AB: I was quite aware of the significance of this character. It was not very easy to play this part though because I’m not the same as ‘Olga’ in real life. I don’t understand if people ask if the name of my character is a reference to Olga Korbut, formerly the world’s most famous gymnast.
AT: What are your own experiences of the hard training regime expected of all elite gymnasts? From what age have you been doing this and what would a typical day of training and food diet require of you?
AB: I can tell that your result in sport is highly dependent upon the ability to obey your coach totally. It’s a very hard road. Especially for me, as I always was a bit of a rebel. I started my sporting career when I was four years old. In 2015 I became a part of the National team and it was not easy physically as well as morally. Luckily I did not keep to any special diet, as I am quite skinny from the very childhood.
AT: Did you have any aspirations to ever become an actress and now that you have tasted it are you auditioning for future roles?
AB: Yes, as in every girl I think, I had a big dream to become an actress. It had been an aspiration of mine for a long time. My parents told me recently that I always had been a natural born actress. I’m not sure if that was a compliment. I haven’t participated in any new auditioning so far but speaking of my plans for the future I can tell that I have a strong desire to act again in films.
AT: In England this month we have seen the incredible passion of the Ukraine national football team and the fans. Do you think the ongoing conflict back home drives the sportsmen and women of the Ukraine to even greater heights because of the pride in representing your nation?
AB: With the passion and motivation, I think, Ukraine has always been famous for its achievements in sports. However, nowadays we possibly feel even stronger unity and pride while representing our country that endures hardships of countering the ongoing Russian aggression.
AT: Here in Cannes it must be really exciting to walk the red carpet?
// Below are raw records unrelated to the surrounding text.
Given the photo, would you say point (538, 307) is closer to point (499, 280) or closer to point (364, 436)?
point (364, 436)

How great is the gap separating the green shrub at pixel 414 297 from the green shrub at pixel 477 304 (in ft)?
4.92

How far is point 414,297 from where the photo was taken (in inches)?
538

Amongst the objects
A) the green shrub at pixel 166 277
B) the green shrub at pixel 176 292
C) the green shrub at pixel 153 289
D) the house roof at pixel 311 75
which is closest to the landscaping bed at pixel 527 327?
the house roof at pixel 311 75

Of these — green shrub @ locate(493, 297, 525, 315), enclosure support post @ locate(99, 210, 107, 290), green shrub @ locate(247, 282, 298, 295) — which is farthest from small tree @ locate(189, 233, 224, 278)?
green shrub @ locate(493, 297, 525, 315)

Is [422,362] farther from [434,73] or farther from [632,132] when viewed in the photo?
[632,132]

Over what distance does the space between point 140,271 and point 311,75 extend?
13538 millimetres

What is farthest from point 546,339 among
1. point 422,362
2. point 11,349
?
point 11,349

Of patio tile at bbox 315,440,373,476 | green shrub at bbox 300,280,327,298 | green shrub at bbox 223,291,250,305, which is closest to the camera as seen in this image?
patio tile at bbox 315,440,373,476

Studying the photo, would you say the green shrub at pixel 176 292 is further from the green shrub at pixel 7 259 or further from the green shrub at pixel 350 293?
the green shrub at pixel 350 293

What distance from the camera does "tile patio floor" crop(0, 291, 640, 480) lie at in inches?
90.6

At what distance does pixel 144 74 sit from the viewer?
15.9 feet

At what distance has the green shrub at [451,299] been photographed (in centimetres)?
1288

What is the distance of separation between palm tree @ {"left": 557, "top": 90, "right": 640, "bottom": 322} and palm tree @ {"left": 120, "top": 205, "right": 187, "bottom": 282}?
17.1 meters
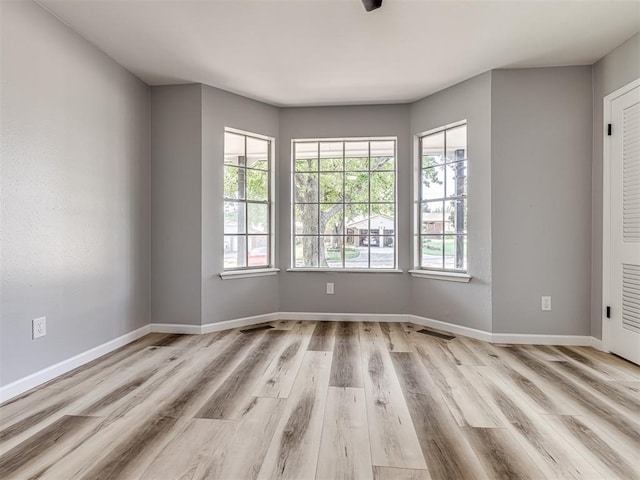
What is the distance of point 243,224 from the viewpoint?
3.91 metres

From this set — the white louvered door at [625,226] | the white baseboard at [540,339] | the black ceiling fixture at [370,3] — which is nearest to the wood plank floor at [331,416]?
the white baseboard at [540,339]

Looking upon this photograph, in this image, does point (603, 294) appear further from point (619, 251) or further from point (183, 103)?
point (183, 103)

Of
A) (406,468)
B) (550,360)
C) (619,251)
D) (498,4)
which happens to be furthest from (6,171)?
(619,251)

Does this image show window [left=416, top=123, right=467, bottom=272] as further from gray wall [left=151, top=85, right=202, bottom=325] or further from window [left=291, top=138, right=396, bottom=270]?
gray wall [left=151, top=85, right=202, bottom=325]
AB: Being in Cannes I am very happy about that. I had been yearning to walk the red carpet, always watched actors walking it and had been dreaming to be one of them. Dreams show a tendency to come true. I am extremely glad to be here together with all those people who have worked on the film. I am so grateful for this opportunity and always so happy to see and hear from all those people who worked on the film together with me.
AT: Will you be eagerly looking forward to the Olympics and did you notice that the entire American gymnast team are women of colour this year? Black Girl Magic, making an even more dramatic point. Can you comment on this relevance in 2021 and the fact that your character Olga obviously draws on their background of protests in Kiev?
AB: Of course I am looking forward to the Olympics. I follow the American team and know the gymnasts though never have paid some special attention to the racial identity and don’t know much about Black Girl Magic Movement (Ed note it’s a social media hashtag). I can state for sure that these girls are very decent gymnasts.
AT: Have you met Simone Biles in real-life? And how much do you admire her?
AB: Unfortunately, I haven’t, but I admire this girl. She does a great job. I always ask myself how hard it must be to perform all those complicated exercises. I wish I could talk to her and to have a chance to practice together.
AT: Why do you think gymnastics transcends all races and genetic make up? Girls of all shapes and sizes can succeed and enjoy this sport. Was it the same growing up?
AB: I am convinced that the possibilities and power offered by any sports in terms of personal growth are infinite. Any sports if you embrace them as a part of your life allow too transcend all kinds of boundaries and restrictions that hinder people’s physical and spiritual self-actualization.
AT: How far can you go in sport? And acting? What are your future plans? AB: I wouldn’t make comments on my future plans at sports. As for the acting, I am eager to move forward and to try something new. My plan is to study the profession and to start to act in films more and more.